Purchased headers already without figuring out clearances. They are full length going into 67 GTO with Dearborn 3spd toploader tranny and aftermarket high torque mini starter. Any heads up re this fit as far as oil filter or any other clearance issues. Engine is stock 400 with 670 heads. Thank you for your help.


----------



## bigD (Jul 21, 2016)

I ran the Hedman 1 3/4" 4-tubes in '67 & '69 GTO bracket cars, with 400 & 455. Never had any problems with the headers. 

Also ran Hedman 1 3/4" 4-tubes in our 1st & 2nd gen Birds. Always liked 'em.


----------



## Honeyharbour62 (Jul 15, 2018)

Great information bigD. Thank you for the feedback.


----------



## Dano628 (Jun 18, 2019)

I realize they aren’t the same year . On my 70 GTO 461 Eheads with Hedmans I had to move the proportioning valve to clear the headers.


----------



## Honeyharbour62 (Jul 15, 2018)

Drums all around so no proportioning valve.


----------



## Honeyharbour62 (Jul 15, 2018)

I stand corrected. Proportioning or distribution block is on a 67 GTO with all wheel drums. It's on the inside of the frame rail right next to where the Hedmans are. Moving that block and rerouting lines from the master cylinder to and from it. The rag joint on the standard steering box also interfers with headers so making clearance there as well. 'Z' bar, starter and oil filter clear np.
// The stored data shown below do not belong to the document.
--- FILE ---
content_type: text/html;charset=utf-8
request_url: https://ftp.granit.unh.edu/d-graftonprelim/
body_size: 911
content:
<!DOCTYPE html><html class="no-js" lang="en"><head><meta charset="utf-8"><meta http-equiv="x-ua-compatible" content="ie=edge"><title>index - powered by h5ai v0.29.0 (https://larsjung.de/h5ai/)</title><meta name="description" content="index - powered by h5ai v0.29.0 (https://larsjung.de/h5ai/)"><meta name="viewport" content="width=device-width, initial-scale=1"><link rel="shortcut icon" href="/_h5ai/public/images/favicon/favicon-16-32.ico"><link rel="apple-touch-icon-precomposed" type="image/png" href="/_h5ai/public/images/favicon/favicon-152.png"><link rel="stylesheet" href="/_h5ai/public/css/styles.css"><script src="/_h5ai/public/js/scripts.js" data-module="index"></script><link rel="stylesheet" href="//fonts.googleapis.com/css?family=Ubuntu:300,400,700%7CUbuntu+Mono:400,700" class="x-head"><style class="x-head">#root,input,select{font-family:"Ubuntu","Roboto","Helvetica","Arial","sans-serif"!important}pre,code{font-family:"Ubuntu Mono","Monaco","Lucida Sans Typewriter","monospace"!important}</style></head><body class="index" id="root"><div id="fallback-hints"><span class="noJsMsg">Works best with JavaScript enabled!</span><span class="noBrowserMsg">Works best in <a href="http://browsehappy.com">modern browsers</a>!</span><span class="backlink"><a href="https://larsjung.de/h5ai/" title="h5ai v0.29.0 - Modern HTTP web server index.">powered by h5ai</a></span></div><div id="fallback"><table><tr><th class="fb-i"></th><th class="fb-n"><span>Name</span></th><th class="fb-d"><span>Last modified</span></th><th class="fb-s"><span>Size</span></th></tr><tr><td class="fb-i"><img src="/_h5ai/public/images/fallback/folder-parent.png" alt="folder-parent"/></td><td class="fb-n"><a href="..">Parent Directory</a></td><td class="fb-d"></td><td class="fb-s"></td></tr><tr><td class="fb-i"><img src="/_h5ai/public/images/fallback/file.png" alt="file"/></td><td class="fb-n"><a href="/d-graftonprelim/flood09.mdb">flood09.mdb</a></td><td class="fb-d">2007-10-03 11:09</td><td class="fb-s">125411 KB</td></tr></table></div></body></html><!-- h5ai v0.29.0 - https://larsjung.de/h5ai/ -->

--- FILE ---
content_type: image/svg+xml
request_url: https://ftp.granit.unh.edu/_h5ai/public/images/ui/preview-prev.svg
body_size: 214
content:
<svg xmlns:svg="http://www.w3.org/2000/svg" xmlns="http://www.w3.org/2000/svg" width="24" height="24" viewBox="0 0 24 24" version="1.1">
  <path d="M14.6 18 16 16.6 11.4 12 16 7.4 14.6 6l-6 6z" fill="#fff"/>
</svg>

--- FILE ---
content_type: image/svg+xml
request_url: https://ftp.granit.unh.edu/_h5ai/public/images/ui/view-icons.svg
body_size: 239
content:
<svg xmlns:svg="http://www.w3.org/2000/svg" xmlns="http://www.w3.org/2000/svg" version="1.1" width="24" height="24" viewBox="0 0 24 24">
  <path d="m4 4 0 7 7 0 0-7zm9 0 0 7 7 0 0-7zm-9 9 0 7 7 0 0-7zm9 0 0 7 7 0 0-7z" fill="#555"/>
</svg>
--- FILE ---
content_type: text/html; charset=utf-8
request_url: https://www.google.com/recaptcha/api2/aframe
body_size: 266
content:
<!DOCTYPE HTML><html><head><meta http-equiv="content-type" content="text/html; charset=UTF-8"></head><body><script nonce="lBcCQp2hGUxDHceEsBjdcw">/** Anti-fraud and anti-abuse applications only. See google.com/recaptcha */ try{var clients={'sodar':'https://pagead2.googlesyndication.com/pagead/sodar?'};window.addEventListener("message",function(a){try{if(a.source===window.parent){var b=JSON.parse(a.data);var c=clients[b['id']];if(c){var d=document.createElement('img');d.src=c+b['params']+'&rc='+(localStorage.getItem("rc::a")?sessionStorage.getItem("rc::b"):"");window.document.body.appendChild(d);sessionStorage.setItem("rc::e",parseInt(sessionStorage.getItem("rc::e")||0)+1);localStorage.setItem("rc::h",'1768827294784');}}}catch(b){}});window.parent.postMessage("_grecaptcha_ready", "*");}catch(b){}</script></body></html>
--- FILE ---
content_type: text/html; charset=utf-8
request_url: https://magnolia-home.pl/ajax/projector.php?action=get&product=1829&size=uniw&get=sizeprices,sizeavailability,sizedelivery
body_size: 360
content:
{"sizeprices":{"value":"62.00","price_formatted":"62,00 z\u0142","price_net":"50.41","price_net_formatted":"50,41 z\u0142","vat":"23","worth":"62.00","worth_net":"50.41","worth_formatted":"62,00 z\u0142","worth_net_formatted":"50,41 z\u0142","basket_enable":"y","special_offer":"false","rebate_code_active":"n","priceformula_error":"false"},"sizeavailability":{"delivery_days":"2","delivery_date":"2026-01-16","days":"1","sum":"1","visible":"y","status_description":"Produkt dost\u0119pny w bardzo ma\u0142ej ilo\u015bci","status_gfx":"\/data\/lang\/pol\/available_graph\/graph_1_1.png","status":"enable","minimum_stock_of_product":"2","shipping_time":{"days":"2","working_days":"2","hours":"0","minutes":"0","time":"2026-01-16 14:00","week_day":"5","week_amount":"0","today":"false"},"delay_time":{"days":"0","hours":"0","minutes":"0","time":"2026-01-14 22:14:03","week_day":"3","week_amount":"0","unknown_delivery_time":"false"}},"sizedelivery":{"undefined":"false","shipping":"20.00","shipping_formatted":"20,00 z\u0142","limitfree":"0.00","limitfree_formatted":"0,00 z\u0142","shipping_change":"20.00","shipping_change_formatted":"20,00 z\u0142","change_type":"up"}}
Will wrap the high torque mini starter anyway.


----------



## john23 (Mar 6, 2016)

i had to heavily modify my 1 3/4 hedman header flanges to access the bolts, particularly the bolts between cyl 5-7 and 6-8. these headers were longer than normal. this was on iron heads on a 1965. also clearanced for the rag joint. the brake line from the master cylinder to the distribution block was very close but didn't touch


----------